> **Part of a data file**
"""

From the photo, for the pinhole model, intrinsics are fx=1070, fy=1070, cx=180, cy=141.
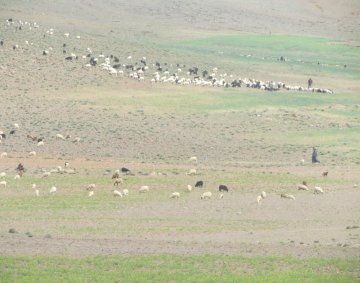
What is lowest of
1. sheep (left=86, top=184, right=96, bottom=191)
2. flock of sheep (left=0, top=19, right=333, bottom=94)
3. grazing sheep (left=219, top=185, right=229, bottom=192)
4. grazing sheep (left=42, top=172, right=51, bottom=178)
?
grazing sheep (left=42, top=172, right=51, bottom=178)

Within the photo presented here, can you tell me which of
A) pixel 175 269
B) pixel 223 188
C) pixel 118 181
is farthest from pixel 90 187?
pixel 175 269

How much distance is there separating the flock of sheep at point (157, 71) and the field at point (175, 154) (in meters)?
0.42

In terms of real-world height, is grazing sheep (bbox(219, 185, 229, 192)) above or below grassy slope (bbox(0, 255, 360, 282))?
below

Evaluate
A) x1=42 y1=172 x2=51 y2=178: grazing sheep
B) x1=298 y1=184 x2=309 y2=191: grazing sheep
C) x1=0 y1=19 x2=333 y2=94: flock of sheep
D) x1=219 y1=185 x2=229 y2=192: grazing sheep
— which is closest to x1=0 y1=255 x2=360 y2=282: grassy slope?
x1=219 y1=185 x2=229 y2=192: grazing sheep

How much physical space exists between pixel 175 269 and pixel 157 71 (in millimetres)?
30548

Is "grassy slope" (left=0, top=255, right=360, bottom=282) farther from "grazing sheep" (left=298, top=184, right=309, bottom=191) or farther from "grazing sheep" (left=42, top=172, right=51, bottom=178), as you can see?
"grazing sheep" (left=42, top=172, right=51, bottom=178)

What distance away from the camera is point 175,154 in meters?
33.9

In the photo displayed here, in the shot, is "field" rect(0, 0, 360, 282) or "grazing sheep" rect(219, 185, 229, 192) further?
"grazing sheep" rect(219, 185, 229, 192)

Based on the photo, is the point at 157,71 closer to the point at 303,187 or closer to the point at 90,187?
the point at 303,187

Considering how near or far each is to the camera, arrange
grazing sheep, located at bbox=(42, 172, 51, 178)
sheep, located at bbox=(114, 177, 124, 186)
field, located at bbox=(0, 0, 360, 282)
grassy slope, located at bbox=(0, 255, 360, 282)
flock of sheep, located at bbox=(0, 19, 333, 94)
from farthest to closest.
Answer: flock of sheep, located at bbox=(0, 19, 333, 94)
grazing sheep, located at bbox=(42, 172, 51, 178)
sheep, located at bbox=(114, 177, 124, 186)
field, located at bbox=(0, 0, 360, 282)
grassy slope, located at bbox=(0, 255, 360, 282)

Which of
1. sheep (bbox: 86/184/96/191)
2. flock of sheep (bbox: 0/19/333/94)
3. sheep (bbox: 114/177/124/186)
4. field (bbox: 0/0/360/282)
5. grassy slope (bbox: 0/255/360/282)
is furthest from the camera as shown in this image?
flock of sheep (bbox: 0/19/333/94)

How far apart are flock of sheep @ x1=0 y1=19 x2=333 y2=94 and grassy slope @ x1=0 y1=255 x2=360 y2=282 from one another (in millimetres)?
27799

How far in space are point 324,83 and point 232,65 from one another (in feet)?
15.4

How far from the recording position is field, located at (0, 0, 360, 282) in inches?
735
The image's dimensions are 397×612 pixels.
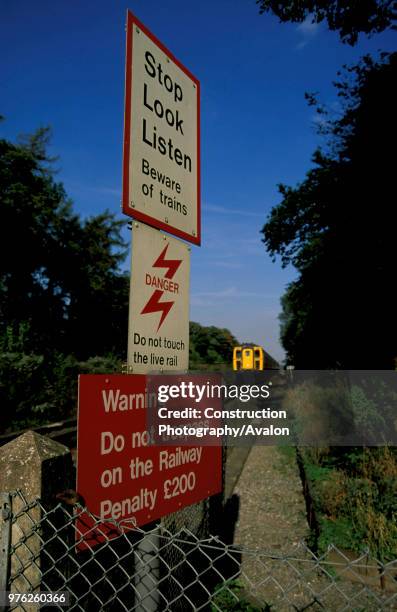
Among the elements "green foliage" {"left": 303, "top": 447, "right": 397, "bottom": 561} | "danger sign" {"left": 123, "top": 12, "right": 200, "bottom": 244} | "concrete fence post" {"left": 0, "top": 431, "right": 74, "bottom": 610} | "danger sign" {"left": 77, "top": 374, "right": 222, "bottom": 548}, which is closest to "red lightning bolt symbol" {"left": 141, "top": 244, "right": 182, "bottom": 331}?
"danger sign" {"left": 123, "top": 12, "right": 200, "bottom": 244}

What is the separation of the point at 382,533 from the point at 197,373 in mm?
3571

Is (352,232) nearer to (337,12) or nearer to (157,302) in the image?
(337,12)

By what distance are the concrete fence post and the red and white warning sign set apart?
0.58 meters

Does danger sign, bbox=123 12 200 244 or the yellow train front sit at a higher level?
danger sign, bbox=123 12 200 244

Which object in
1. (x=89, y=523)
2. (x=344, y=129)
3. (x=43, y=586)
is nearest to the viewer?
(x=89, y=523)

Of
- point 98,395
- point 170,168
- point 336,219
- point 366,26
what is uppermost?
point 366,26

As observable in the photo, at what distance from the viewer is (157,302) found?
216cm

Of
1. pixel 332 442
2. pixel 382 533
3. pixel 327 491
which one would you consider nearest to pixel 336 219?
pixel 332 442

"""
"""

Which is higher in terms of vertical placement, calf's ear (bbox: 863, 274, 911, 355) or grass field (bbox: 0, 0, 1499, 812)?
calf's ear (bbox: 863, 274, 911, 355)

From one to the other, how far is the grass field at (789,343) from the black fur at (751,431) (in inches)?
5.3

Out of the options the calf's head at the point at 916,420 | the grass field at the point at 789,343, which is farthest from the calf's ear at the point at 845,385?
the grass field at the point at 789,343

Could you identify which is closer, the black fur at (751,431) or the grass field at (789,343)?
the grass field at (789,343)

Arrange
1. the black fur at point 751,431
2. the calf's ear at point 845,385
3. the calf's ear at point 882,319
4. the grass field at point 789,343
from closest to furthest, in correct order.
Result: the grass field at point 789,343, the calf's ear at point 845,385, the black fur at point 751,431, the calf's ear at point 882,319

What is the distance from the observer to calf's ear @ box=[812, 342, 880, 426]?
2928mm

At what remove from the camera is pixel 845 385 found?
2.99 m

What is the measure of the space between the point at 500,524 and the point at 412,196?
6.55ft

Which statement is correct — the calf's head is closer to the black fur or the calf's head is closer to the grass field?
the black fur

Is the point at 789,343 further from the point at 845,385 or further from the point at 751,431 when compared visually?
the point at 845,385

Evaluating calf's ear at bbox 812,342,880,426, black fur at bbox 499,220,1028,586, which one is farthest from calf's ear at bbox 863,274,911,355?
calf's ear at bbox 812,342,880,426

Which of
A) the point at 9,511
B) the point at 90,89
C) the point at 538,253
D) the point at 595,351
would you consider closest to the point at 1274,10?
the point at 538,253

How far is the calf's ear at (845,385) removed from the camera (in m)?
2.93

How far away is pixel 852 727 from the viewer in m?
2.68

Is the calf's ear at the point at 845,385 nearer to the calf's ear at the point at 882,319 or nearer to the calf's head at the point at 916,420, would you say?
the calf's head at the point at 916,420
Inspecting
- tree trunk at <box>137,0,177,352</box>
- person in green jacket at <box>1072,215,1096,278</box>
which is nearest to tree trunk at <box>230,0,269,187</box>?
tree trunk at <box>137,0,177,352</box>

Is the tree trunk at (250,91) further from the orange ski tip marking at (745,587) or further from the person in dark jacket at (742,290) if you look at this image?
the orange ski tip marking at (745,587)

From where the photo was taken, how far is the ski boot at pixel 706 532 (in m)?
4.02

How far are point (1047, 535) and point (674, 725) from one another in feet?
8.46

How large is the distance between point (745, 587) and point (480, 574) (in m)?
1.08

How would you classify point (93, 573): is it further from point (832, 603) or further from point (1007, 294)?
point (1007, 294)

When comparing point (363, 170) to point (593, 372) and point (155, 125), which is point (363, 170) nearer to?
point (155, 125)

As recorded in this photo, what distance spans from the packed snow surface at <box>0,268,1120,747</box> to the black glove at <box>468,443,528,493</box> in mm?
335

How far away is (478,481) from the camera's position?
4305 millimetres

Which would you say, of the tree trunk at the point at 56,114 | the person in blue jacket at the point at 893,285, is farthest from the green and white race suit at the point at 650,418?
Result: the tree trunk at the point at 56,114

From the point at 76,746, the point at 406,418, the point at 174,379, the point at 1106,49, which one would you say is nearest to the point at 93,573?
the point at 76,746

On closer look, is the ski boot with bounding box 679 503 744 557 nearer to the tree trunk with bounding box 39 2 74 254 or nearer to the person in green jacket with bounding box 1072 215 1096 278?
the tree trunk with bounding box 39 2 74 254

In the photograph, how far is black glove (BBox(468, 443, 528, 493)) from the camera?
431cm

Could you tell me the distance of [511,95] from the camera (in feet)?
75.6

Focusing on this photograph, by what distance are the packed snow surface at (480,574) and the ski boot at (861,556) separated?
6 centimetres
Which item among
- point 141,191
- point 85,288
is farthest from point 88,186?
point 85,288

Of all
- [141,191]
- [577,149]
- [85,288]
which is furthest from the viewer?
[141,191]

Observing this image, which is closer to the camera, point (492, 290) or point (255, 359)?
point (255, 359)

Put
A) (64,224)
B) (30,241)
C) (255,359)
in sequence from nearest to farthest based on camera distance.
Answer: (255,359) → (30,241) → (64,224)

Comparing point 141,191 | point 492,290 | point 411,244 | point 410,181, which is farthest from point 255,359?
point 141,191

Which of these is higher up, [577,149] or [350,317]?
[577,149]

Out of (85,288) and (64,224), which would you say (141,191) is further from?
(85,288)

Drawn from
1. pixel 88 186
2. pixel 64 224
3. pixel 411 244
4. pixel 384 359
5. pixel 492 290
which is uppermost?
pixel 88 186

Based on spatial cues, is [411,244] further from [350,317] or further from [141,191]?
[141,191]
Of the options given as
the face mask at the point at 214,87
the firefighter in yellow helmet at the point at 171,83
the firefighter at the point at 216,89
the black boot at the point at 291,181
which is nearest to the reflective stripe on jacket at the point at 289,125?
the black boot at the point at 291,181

"""

> **To do**
Convert the part of the records that opens with the line containing "From where the" and closes with the line containing "4305 millimetres" into a two-column CSV with the columns text and answer. Give one row per record, with each field quoted and any line breaks replaced by spaces.

> **Result below**
text,answer
"From where the photo was taken, how far is the ski boot at pixel 706 532 (in m)?","4.02"
"How far are point (1047, 535) and point (674, 725) from one another in feet?","8.46"
"How large is the distance between point (745, 587) and point (480, 574) (in m)?","1.08"
"How would you classify point (93, 573): is it further from point (832, 603) or further from point (1007, 294)?","point (1007, 294)"
"When comparing point (363, 170) to point (593, 372) and point (155, 125), which is point (363, 170) nearer to?","point (155, 125)"
"As recorded in this photo, what distance spans from the packed snow surface at <box>0,268,1120,747</box> to the black glove at <box>468,443,528,493</box> in mm?","335"
"How far away is (478,481) from the camera's position?","4305 millimetres"